Extracted text
+ + + +

1

I am trying to get the status of 2 files submitted, whether 'Passed', 'Failed' or 'Not Submitted' from the table PROCESSED_FILE_LOGS.

The 1st file name does not contain 'PCR' in the filename, and the 2nd file name contains 'PCR' in the file name and that's how i differentiate between these 2 files.

The Contract # are the ones that are submitting these 2 files and I am combining 4 different tables to populate the below.

enter image description here

2 Issues I have with this table, when i run my query[below]:

i. 'H0000' gets repeated, in spite of the query, to pull the MAX(PF.processed_date) - I am trying to get the last processed status for both file 1 and file 2.

ii. For 'H0000', the status for both the files are not displaying in the same line., meaning - the status for File 1 displays in one row, and the status for File 2 displays in the second row.

My query:

select  distinct
          
          OC.cms_contract_number as 'Contract #'  
          ,case when (PF.PROCESSED_FILE_NAME not like '%PCR%' and FS.DISPLAY is not null) then FS.display   else 'Not Submitted' end as 'File 1 Status'
          ,case when (PF.PROCESSED_FILE_NAME like '%PCR%'  and FS.DISPLAY is not null) then FS.display   else 'Not Submitted'  end as 'File 2 Status'
          ,MAX(PF.processed_date) as 'Date Submitted'
          
   from 
                  ((((persons P join person_affiliations PA on P.person_id = PA.person_id)
          join external_orgs EO on EO.org_id = PA.org_id)
          join org_contracts OC on OC.org_contracts_id = PA.org_contracts_id)
          left outer join      processed_file_logs PF on PF.org_contracts_id = OC.org_contracts_id)
          left outer join processed_file_status FS on FS.file_status_id = PF.file_status_id 
   group by  OC.CMS_CONTRACT_NUMBER,  PF.SUBMISSION_ID,
     FS.DISPLAY, PF.PROCESSED_FILE_NAME

Where am i going wrong ?

+ + + +

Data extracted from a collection
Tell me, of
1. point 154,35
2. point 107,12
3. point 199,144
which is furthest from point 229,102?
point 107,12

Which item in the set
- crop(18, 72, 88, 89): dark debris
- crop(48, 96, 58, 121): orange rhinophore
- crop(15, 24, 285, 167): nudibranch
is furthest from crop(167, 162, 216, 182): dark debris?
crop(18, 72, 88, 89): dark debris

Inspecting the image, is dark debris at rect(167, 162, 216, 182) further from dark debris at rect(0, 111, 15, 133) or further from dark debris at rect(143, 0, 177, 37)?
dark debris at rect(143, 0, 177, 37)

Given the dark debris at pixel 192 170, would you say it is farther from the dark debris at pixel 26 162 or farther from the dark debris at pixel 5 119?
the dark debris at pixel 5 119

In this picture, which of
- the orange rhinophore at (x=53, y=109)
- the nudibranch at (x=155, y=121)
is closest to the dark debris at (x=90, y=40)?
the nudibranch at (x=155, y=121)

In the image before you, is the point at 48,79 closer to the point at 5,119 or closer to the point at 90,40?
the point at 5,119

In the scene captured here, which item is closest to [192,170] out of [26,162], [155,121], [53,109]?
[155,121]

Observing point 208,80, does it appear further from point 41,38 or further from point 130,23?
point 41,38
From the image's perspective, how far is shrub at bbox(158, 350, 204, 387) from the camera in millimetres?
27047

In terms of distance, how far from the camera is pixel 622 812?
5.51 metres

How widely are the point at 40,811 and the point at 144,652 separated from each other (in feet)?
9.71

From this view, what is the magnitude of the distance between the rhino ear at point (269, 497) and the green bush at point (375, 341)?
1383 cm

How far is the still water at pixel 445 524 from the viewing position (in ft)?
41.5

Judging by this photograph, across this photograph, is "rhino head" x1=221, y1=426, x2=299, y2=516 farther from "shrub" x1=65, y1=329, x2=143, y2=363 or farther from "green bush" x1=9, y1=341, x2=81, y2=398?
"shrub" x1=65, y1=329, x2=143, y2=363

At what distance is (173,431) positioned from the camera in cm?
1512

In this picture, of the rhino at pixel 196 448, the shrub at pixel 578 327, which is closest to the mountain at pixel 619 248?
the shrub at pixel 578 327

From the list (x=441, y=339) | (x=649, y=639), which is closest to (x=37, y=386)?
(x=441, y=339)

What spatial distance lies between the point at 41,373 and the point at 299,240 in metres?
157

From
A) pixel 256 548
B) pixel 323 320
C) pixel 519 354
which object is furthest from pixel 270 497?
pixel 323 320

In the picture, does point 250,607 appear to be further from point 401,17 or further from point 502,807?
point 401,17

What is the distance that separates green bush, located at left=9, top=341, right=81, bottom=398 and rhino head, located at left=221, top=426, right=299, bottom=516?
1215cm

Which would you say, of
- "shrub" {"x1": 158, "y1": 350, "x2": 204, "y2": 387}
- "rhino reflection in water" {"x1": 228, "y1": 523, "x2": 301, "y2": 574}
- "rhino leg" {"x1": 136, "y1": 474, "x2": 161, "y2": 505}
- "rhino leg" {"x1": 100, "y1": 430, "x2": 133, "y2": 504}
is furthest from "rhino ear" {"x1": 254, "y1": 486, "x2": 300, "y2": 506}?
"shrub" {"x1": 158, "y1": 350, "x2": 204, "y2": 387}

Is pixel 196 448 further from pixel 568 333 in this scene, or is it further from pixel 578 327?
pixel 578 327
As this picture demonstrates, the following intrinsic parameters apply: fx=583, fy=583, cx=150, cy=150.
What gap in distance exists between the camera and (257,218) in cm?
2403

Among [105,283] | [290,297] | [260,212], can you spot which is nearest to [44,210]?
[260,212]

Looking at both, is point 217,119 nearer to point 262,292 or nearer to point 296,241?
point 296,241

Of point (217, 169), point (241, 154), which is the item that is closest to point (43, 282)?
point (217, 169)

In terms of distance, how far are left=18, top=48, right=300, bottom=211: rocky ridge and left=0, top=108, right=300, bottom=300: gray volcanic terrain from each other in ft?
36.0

+ + + +

Your goal
Rewrite the post about the SQL query starting with "i. 'H0000' gets" and going on through "and file 2.", putting "duplicated" in place of "repeated".

Exercise response
i. 'H0000' gets duplicated, in spite of the query, to pull the MAX(PF.processed_date) - I am trying to get the last processed status for both file 1 and file 2.